-- START --

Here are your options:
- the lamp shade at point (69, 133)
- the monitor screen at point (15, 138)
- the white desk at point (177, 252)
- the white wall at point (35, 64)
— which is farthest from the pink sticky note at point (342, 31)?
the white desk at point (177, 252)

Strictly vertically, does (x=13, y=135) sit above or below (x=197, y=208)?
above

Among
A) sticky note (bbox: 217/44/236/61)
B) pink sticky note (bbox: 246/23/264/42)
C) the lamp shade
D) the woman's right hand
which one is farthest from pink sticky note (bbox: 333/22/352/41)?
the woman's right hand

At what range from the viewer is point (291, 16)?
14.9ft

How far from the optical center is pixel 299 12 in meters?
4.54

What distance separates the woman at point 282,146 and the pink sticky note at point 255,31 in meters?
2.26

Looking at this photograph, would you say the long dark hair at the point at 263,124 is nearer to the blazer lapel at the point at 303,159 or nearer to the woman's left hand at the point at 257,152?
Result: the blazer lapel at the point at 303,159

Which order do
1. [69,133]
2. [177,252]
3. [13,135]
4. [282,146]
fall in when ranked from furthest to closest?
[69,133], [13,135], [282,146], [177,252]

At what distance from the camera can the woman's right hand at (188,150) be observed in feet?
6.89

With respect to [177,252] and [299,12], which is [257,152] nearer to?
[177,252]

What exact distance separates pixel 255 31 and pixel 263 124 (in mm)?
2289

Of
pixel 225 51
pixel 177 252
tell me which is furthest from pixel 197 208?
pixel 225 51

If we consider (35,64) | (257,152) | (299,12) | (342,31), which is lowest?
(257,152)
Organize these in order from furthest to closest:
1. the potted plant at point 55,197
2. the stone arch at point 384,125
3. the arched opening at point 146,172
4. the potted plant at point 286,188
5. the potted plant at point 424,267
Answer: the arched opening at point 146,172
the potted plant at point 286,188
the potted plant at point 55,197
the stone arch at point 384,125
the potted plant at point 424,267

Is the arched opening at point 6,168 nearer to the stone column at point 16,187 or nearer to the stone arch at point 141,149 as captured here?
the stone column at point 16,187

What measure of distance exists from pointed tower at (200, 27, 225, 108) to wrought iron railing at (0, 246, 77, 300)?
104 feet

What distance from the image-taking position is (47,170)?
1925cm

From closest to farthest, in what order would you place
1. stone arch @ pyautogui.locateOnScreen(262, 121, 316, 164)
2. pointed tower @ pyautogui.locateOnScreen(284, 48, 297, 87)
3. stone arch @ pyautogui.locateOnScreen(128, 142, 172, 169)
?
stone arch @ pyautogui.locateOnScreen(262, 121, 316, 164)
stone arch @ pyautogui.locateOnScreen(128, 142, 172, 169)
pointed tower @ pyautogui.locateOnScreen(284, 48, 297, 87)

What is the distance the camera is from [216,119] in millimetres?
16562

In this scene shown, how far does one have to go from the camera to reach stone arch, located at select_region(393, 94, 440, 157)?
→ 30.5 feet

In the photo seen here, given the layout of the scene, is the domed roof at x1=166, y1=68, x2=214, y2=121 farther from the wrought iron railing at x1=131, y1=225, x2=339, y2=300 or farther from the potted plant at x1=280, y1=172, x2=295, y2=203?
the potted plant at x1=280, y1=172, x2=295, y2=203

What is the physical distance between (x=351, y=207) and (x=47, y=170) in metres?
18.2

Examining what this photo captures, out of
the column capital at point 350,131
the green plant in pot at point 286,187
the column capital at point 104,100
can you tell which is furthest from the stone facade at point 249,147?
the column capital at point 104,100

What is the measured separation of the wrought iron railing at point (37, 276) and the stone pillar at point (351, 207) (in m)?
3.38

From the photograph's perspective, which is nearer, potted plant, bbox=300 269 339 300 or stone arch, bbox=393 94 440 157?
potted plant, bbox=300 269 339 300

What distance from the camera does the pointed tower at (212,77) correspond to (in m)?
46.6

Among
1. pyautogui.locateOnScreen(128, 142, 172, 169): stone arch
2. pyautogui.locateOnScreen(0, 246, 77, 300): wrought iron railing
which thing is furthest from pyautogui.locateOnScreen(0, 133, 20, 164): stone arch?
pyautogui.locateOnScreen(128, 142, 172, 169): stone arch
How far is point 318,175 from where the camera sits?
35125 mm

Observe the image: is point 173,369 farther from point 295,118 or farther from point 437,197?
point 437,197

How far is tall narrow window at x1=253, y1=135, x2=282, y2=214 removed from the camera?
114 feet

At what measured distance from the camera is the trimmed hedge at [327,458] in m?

-- END --

Short task: Edit the records by replacing "lamp shade" with "lampshade" everywhere it occurs, and leave everything else unchanged.

Task solution:
Here are your options:
- the lampshade at point (69, 133)
- the monitor screen at point (15, 138)
- the white desk at point (177, 252)
- the white wall at point (35, 64)
— which is farthest from the pink sticky note at point (342, 31)?
the white desk at point (177, 252)

Strictly vertically, does (x=13, y=135) sit above or below (x=197, y=208)?
above

Among
A) sticky note (bbox: 217/44/236/61)
B) pink sticky note (bbox: 246/23/264/42)
C) the lampshade
D) the woman's right hand
which one is farthest from pink sticky note (bbox: 333/22/352/41)?
the woman's right hand

At what range from the viewer is point (291, 16)?
14.9ft

How far from the optical center is pixel 299 12 in meters?
4.54

What distance separates the woman at point 282,146 and the pink sticky note at point 255,31 in meters?
2.26

Looking at this photograph, would you say the long dark hair at the point at 263,124 is nearer to the blazer lapel at the point at 303,159 or nearer to the woman's left hand at the point at 257,152?
Result: the blazer lapel at the point at 303,159

Which order do
1. [69,133]
2. [177,252]
3. [13,135]
4. [282,146]
fall in when ranked from furthest to closest?
[69,133], [13,135], [282,146], [177,252]

At what distance from the camera can the woman's right hand at (188,150) be observed in feet?
6.89

With respect to [177,252] and [299,12], which is [257,152] nearer to?
[177,252]

What exact distance separates pixel 255 31 and pixel 263 124 (in mm)?
2289

Of
pixel 225 51
pixel 177 252
tell me which is furthest from pixel 197 208?
pixel 225 51

If we consider (35,64) | (257,152) | (299,12) | (342,31), which is lowest?
(257,152)
Organize these in order from furthest to closest:
1. the potted plant at point 55,197
2. the stone arch at point 384,125
3. the arched opening at point 146,172
4. the potted plant at point 286,188
5. the potted plant at point 424,267
Answer: the arched opening at point 146,172
the potted plant at point 286,188
the potted plant at point 55,197
the stone arch at point 384,125
the potted plant at point 424,267

Is the arched opening at point 6,168 nearer to the stone column at point 16,187 or nearer to the stone arch at point 141,149 as captured here?
the stone column at point 16,187

What measure of distance exists from pointed tower at (200, 27, 225, 108) to wrought iron railing at (0, 246, 77, 300)?
104 feet

What distance from the image-taking position is (47,170)?
1925cm

From closest to farthest, in what order would you place
1. stone arch @ pyautogui.locateOnScreen(262, 121, 316, 164)
2. pointed tower @ pyautogui.locateOnScreen(284, 48, 297, 87)
3. stone arch @ pyautogui.locateOnScreen(128, 142, 172, 169)
?
stone arch @ pyautogui.locateOnScreen(262, 121, 316, 164)
stone arch @ pyautogui.locateOnScreen(128, 142, 172, 169)
pointed tower @ pyautogui.locateOnScreen(284, 48, 297, 87)

What is the distance the camera is from [216,119] in millimetres?
16562

In this scene shown, how far does one have to go from the camera to reach stone arch, located at select_region(393, 94, 440, 157)?
→ 30.5 feet

In the photo seen here, given the layout of the scene, is the domed roof at x1=166, y1=68, x2=214, y2=121 farther from the wrought iron railing at x1=131, y1=225, x2=339, y2=300 or farther from the potted plant at x1=280, y1=172, x2=295, y2=203?
the potted plant at x1=280, y1=172, x2=295, y2=203

What is the physical distance between (x=351, y=207) and (x=47, y=170) in metres?
18.2

Examining what this photo captures, out of
the column capital at point 350,131
the green plant in pot at point 286,187
the column capital at point 104,100
can you tell which is furthest from the stone facade at point 249,147?
the column capital at point 104,100

What is the measured separation of the wrought iron railing at point (37, 276) and the stone pillar at point (351, 207) (in m)?
3.38

From the photograph's perspective, which is nearer, potted plant, bbox=300 269 339 300 or stone arch, bbox=393 94 440 157?
potted plant, bbox=300 269 339 300

What distance from the camera does the pointed tower at (212,77) correspond to (in m)?
46.6

Among
1. pyautogui.locateOnScreen(128, 142, 172, 169): stone arch
2. pyautogui.locateOnScreen(0, 246, 77, 300): wrought iron railing
which thing is furthest from pyautogui.locateOnScreen(0, 133, 20, 164): stone arch?
pyautogui.locateOnScreen(128, 142, 172, 169): stone arch
How far is point 318,175 from where the camera sits?
35125 mm

Observe the image: is point 173,369 farther from point 295,118 or farther from point 437,197?
point 437,197

How far is tall narrow window at x1=253, y1=135, x2=282, y2=214 removed from the camera?
114 feet

At what measured distance from the camera is the trimmed hedge at [327,458] in m?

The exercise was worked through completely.